Private developers have been given green lights for two estates totalling 77 homes in Portlaoise, the largest number since before the housing bubble burst.
The council approved planning permission and rezoning of lands, for 46 new houses at Heathfields off the Dublin road, and 31 three bedroom homes at Harpur’s Lane.
Seven of the houses will be given to Laois County Council as social houses for the 1,800 on its housing list, in line with the 10 percent guideline.
It is six less houses than would have been given during the boom, when 17 percent of homes or an equivalent value, was given to councils for social and affordable houses.
Councillors had to insist that the full allocation was taken at the Heathfields development, which had initially agreed to give just two houses out of 46.
“Two out of 46 doesn’t make sense,” said Cllr Willie Aird at the council meeting on July 25, while they considered rezoning the land.
“We have a need for social housing. I’d like the maximum,” said Cllr Jerry Lodge.
“We need to send a clear message to developers that we want 10 percent, this should be four houses,” agreed Cllr Caroline Dwane.
“We can add a condition that a minimum of 10 percent be given,” said Director of Services Kieran Kehoe.
Cllr Catherine Fitzgerald noted that unlike other local authorities in the boom, Laois never took money instead of houses. “We had a great record,” she said.
The extension to Heathfield estate is by developer Bridgedale Homes Ltd, for seven five bedroom two storey detached dwellings, 25 four bedroom two storey detached dwellings, 10 three bedroom semi-detached and four two bedroom bungalows on a 3.2 hectare site.
Most of the greenfield site had residential zoning, accessed from the lane L-6769.
However a ‘hard standing area’ accessed from Heathfields estate was zoned for ‘amenity and open space’ use, and needed rezoning.
The residents association welcomed the development.
Councillors also approved zoning for 31 two storey three bedroom homes, by ONS Ireland Ltd, beside Roselawn estate off Harpur's Lane.
However they stipulate that an historic wall will be a responsibility of ONS during construction.
The 130 year old wall on Harpur’s Lane form the back wall of gardens in Newpark.

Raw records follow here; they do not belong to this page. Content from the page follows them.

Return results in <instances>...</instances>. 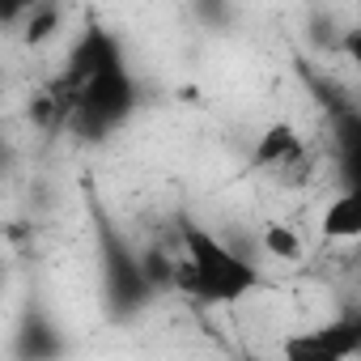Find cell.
<instances>
[{"label": "cell", "instance_id": "1", "mask_svg": "<svg viewBox=\"0 0 361 361\" xmlns=\"http://www.w3.org/2000/svg\"><path fill=\"white\" fill-rule=\"evenodd\" d=\"M178 243H183V255L174 264V289H183L192 302H200V306H238L255 289H264L259 268L238 247L217 238L213 230H204L196 221H183L178 226Z\"/></svg>", "mask_w": 361, "mask_h": 361}, {"label": "cell", "instance_id": "2", "mask_svg": "<svg viewBox=\"0 0 361 361\" xmlns=\"http://www.w3.org/2000/svg\"><path fill=\"white\" fill-rule=\"evenodd\" d=\"M68 94H73V119H68V128L81 140H94V145L106 140V136H115L136 115V106H140V85H136L128 60H119V64L85 77Z\"/></svg>", "mask_w": 361, "mask_h": 361}, {"label": "cell", "instance_id": "3", "mask_svg": "<svg viewBox=\"0 0 361 361\" xmlns=\"http://www.w3.org/2000/svg\"><path fill=\"white\" fill-rule=\"evenodd\" d=\"M98 251H102V298H106V310H111V319H119V323H128V319H136L157 293L149 289V281H145V272H140V259H136V251L102 221V238H98Z\"/></svg>", "mask_w": 361, "mask_h": 361}, {"label": "cell", "instance_id": "4", "mask_svg": "<svg viewBox=\"0 0 361 361\" xmlns=\"http://www.w3.org/2000/svg\"><path fill=\"white\" fill-rule=\"evenodd\" d=\"M357 353H361V319L357 314H340L331 323L293 331L281 344V361H353Z\"/></svg>", "mask_w": 361, "mask_h": 361}, {"label": "cell", "instance_id": "5", "mask_svg": "<svg viewBox=\"0 0 361 361\" xmlns=\"http://www.w3.org/2000/svg\"><path fill=\"white\" fill-rule=\"evenodd\" d=\"M123 60V47H119V39L111 35V30H102V26H90L85 35H77V43H73V51H68V60H64V73L56 77L64 90H73V85H81L85 77H94V73H102V68H111V64H119Z\"/></svg>", "mask_w": 361, "mask_h": 361}, {"label": "cell", "instance_id": "6", "mask_svg": "<svg viewBox=\"0 0 361 361\" xmlns=\"http://www.w3.org/2000/svg\"><path fill=\"white\" fill-rule=\"evenodd\" d=\"M13 357H18V361H60V357H64V331H60V323H56L47 310L30 306V310L18 319Z\"/></svg>", "mask_w": 361, "mask_h": 361}, {"label": "cell", "instance_id": "7", "mask_svg": "<svg viewBox=\"0 0 361 361\" xmlns=\"http://www.w3.org/2000/svg\"><path fill=\"white\" fill-rule=\"evenodd\" d=\"M302 161H306V145H302V136H298L293 123H272L259 136L255 153H251V166L255 170H293Z\"/></svg>", "mask_w": 361, "mask_h": 361}, {"label": "cell", "instance_id": "8", "mask_svg": "<svg viewBox=\"0 0 361 361\" xmlns=\"http://www.w3.org/2000/svg\"><path fill=\"white\" fill-rule=\"evenodd\" d=\"M323 238H331V243H353V238H361V192H357V188L340 192V196L327 204V213H323Z\"/></svg>", "mask_w": 361, "mask_h": 361}, {"label": "cell", "instance_id": "9", "mask_svg": "<svg viewBox=\"0 0 361 361\" xmlns=\"http://www.w3.org/2000/svg\"><path fill=\"white\" fill-rule=\"evenodd\" d=\"M30 119H35V128H43V132L68 128V119H73V94H68L60 81L43 85V90L30 98Z\"/></svg>", "mask_w": 361, "mask_h": 361}, {"label": "cell", "instance_id": "10", "mask_svg": "<svg viewBox=\"0 0 361 361\" xmlns=\"http://www.w3.org/2000/svg\"><path fill=\"white\" fill-rule=\"evenodd\" d=\"M18 30H22V43L26 47H43L47 39H56L64 30V9L60 5H30Z\"/></svg>", "mask_w": 361, "mask_h": 361}, {"label": "cell", "instance_id": "11", "mask_svg": "<svg viewBox=\"0 0 361 361\" xmlns=\"http://www.w3.org/2000/svg\"><path fill=\"white\" fill-rule=\"evenodd\" d=\"M259 247H264L272 259H281V264H298V259L306 255L302 234H298L293 226H285V221H268V226L259 230Z\"/></svg>", "mask_w": 361, "mask_h": 361}, {"label": "cell", "instance_id": "12", "mask_svg": "<svg viewBox=\"0 0 361 361\" xmlns=\"http://www.w3.org/2000/svg\"><path fill=\"white\" fill-rule=\"evenodd\" d=\"M136 259H140V272H145V281H149V289H153V293L174 289V264H178V259H174L161 243L140 247V251H136Z\"/></svg>", "mask_w": 361, "mask_h": 361}, {"label": "cell", "instance_id": "13", "mask_svg": "<svg viewBox=\"0 0 361 361\" xmlns=\"http://www.w3.org/2000/svg\"><path fill=\"white\" fill-rule=\"evenodd\" d=\"M30 5H22V0H13V5H0V26H22Z\"/></svg>", "mask_w": 361, "mask_h": 361}, {"label": "cell", "instance_id": "14", "mask_svg": "<svg viewBox=\"0 0 361 361\" xmlns=\"http://www.w3.org/2000/svg\"><path fill=\"white\" fill-rule=\"evenodd\" d=\"M0 281H5V276H0Z\"/></svg>", "mask_w": 361, "mask_h": 361}]
</instances>
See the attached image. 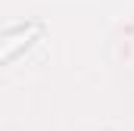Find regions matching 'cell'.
I'll return each mask as SVG.
<instances>
[{"mask_svg":"<svg viewBox=\"0 0 134 131\" xmlns=\"http://www.w3.org/2000/svg\"><path fill=\"white\" fill-rule=\"evenodd\" d=\"M37 34V25H28V28H19V31L6 34V37H0V66L6 63V59H13L19 50H25L28 44H31V37Z\"/></svg>","mask_w":134,"mask_h":131,"instance_id":"1","label":"cell"}]
</instances>
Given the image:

Some years ago, the council wrote to Newpark residents to say if the wall fell on the road, they were liable.
“I was very disappointed, it upset a proportion of those people, some are elderly and very nervous. Now we’re granting permission for more traffic on that road, I ask that we withdraw the letter,” said Cllr Willie Aird.
Cathaoirleach Tom Mulhall said sending the letters was “a desperate thing to do”.
“Residents can't get insurance on it. It was built by the local authority,” he said.
“These letters terrified people. Construction will be going on not 20 yards away, if there is heavy construction traffic, it could upset the whole foundations,” said Cllr Catherine Fitzgerald.
Director of Services Kieran Kehoe said a planning condition will be included that the developer monitors the wall, and takes responsibility for any deterioration.
“Our town engineers monitor this wall,” he added.
Some Roselawn residents had also contacted councillors with concerns, also to be taken into account.